In the end, I believe Dickson’s approach is not only historically and exegetically unconvincing, it is practically unworkable—at least for complementarians. Egalitarians will affirm women preaching for all sorts of reasons. But complementarians who try to thread the needle and argue that “this message on Sunday morning is a sharing not a sermon” or “this woman preaching is under the authority of the session” will find that their arguments for not letting women preach all the time and in any way look exceedingly arbitrary.
At various points, Dickson admits that some preaching today may involve teaching and that the different kinds of speaking in the New Testament probably overlapped.
- “I am not suggesting that these three forms of speech (teaching, prophesying, and exhorting) are strictly separate or that there is no significant overlap of content and function” (24).
- “Some contemporary sermons involve something close to authoritatively preserving and laying down the apostolic deposit, but I do not believe this is the typical function of the weekly exposition” (64).
- “I have no doubt that Timothy added to these apostolic teachings his own appeals, explanations, and applications, but these are not the constitutive or defining elements of teaching. At that point, Timothy would be moving into what is more appropriately called ‘exhortation’” (65).
- “I am not creating a hard distinction between teaching and exhorting, but I am observing that, whereas teaching is principally about laying something down in fixed form, exhorting is principally about urging people to obey and apply God’s truth” (65).
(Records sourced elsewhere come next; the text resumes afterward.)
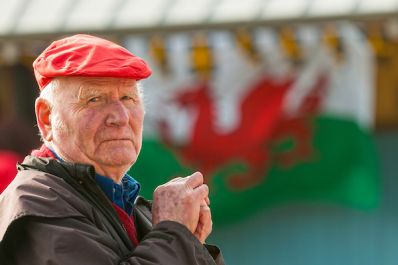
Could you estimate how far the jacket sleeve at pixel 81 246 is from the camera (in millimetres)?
2896

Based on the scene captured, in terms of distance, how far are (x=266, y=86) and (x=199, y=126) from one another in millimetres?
497

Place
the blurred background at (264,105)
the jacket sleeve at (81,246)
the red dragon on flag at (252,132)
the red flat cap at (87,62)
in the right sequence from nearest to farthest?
the jacket sleeve at (81,246) → the red flat cap at (87,62) → the blurred background at (264,105) → the red dragon on flag at (252,132)

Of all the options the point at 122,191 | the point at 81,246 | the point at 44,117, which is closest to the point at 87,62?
the point at 44,117

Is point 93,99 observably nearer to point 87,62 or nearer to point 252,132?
point 87,62

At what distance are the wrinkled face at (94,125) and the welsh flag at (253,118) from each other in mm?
4966

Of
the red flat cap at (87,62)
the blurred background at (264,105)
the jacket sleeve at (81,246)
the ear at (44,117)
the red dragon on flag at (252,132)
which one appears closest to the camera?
the jacket sleeve at (81,246)

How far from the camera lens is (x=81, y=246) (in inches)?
115

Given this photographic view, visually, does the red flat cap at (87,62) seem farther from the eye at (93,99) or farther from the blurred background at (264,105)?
the blurred background at (264,105)

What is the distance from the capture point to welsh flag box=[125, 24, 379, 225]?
812 centimetres

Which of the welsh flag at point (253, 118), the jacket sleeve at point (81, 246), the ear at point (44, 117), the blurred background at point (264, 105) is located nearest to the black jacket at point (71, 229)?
the jacket sleeve at point (81, 246)

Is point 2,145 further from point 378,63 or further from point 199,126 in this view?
point 378,63

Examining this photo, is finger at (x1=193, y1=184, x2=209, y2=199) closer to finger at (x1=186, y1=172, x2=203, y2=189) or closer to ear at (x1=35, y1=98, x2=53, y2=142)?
finger at (x1=186, y1=172, x2=203, y2=189)

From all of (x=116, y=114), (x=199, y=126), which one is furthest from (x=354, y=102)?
(x=116, y=114)

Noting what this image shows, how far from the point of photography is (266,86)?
8.16m
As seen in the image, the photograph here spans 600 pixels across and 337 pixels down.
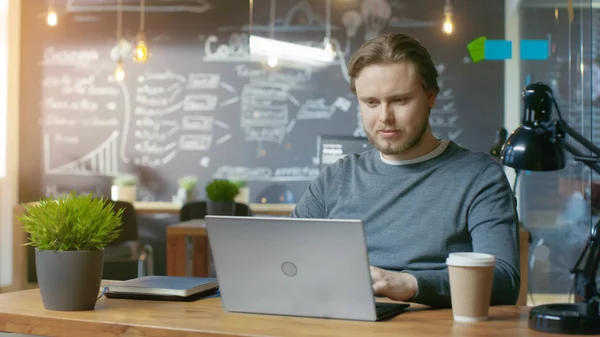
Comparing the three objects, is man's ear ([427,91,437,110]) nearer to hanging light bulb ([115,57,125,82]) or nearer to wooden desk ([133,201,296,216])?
wooden desk ([133,201,296,216])

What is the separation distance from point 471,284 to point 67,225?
761 mm

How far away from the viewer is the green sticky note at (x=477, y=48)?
4.68 meters

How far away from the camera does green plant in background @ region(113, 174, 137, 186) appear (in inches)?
246

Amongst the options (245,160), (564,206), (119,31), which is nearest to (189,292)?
(564,206)

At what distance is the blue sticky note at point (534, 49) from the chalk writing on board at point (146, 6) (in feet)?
9.34

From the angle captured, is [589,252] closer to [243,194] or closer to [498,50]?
[498,50]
- “No doubt there was a degree of teaching going on in exhorting and prophesying, just as there was some exhorting (and maybe prophesying) going on in teaching” (66–67).
- “I also think that some transmission of the apostolic deposit still goes on in every decent sermon, in some more than others” (79).
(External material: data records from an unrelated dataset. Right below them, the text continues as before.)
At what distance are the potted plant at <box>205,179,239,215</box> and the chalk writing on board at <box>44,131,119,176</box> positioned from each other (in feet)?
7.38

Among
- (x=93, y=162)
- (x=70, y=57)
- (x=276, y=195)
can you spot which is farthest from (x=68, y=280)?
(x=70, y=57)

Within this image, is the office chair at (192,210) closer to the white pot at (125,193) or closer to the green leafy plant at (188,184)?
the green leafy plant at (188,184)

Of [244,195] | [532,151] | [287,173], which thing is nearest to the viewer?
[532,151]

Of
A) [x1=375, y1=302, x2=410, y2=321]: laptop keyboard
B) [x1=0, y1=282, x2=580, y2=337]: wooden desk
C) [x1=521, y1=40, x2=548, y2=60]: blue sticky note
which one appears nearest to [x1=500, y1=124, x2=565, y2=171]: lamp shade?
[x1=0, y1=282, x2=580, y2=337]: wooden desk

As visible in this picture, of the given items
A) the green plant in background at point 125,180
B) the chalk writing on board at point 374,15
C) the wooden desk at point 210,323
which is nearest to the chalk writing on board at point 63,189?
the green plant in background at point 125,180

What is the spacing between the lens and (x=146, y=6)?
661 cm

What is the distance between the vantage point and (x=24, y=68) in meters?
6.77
With all these elements of preaching jumbled together, how could Paul have expected Timothy to untangle the ball of yarn and know what he was supposed to not permit women to do? Just as importantly, how are we to discern when a sermon is just exhortation without authority and when it moves into an authoritative transmission of the apostolic deposit? Perhaps it would be better to see “teaching” as more or less what the preacher does on Sunday as opposed to a highly technical term that doesn’t make sense out of the early church, the Jewish synagogue, Jesus’s example, or Paul’s instructions.
The heraldic event—no matter the platform provided by the pastor or the covering given by the elders—cannot be separated from exercising authority and teaching, the two things women are not permitted to do in the worship service.